It all started while I was in graduate school at USC (University of Southern California). I was a grad assistant helping to teach Ceramics. One weekend, while talking with another grad assistant, I heard about a glass program at Long Beach State. I went there to check out their Ceramics department and found something interesting - in Long Beach, many of their kilns are kept outside. While exploring the kilns, I came across this little interesting furnace firing away. Someone mentioned that the San Jose crew had set it up and had demonstrated the new glass blowing techniques. I found out it was a glassblowing furnace and was instantly fascinated by it. I immediately returned to USC and suggested we learn glassblowing. Unfortunately, the department was not as keen on the program as I was, and they turned down the idea.

Two years later, I found myself at Sheridan College - School of Design, in Ontario, Canada teaching ceramics. In my second year there, a fund was developed that allowed me to take a class at the Penland School of Crafts. While there I would have the chance to learn from glassblower Mark Pieser, an industrial designer and model builder from Chicago, who also gave up his job for the love of glass. I was first in line for the course that summer - a course that held only three of us. Fortunately for me, the other two students fell in love and spent most of those 2 weeks off somewhere with one another while I had 98% of the glassblowing time all to myself.

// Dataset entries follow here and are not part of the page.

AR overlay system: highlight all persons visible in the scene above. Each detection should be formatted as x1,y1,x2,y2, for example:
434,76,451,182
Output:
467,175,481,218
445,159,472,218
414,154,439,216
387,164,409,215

 When the course was over, I returned to Canada inspired and excited, but realized that I had no idea where to even start collecting the tools necessary to create a hot glass studio. So I opened the yellow pages and searched for glassblowers. At the time (1968), there were only two listings: Consumer's Glass and Dominion Glass. So I called Consumer's Glass - at first they sort of scoffed at my request and then kindly referred me to their engineering department. The engineers were interested in my inquiry and offered to give me a tour of the glass plant. These men were unbelievably helpful and eager to help me set up a glassblowing school in Canada, and encouraged me by donating a furnace. They even had it delivered to the school and supplied me with the names of tool manufacturers in Germany where I could buy supplies to begin courses at Sheridan. We completed the building of the studio and soon glassblowing became a requirement for my Ceramics students.

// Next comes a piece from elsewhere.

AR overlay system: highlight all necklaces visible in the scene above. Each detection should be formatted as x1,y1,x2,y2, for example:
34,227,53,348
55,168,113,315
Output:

Unfortunately, after a few years of running the courses, our equipment began to fail and late one night, after a call from someone driving along the QEW (Queen Elizabeth Way) who saw flames, leaping from the building, the fire department broke down the doors and attacked the poor furnace with their axes! Shortly after, the administration decided they didn't want the glass department anymore. I convinced them that there was a solution. If I could find them a metal building they could have a department. We built it, moved the tank and studio there on Sheridan property and I taught glassblowing until 1976, by then I had hired another glass teacher to help me and I prepared to move on to the next stage of my career.

After I left Sheridan College in 1976, I moved to Calgary and went on to work for Canadian Art Glass - a company that at the time, did not have very many clients and were looking to increase their exposure. I was initially hired on as Production Manager, which soon channeled me into my next position as General Manager. While there, I helped open markets in the United States and established fifteen new major accounts that would soon carry Canadian Art Glass. I stayed there for two years until the company packed up and moved to Ontario. I had just bought a house in Calgary and decided that I didn't want to move back to Ontario so I left Canadian Art Glass (and thank God because within a year they were out of business!) and in 1978 I opened a hot glass studio - Skookum Art Glass Inc. - with one inexperienced helper. Initially, my plan was to have the production support my art. In the end, it was our production art glass that took off and I had a small but moderately successful business on my hands. After meeting my future wife, Chris, the two of us decided to move to Vancouver and open our current studio in beautiful British Columbia: Robert Held Art Glass. This year we're celebrating twenty-six years in business and the company's doing better than ever.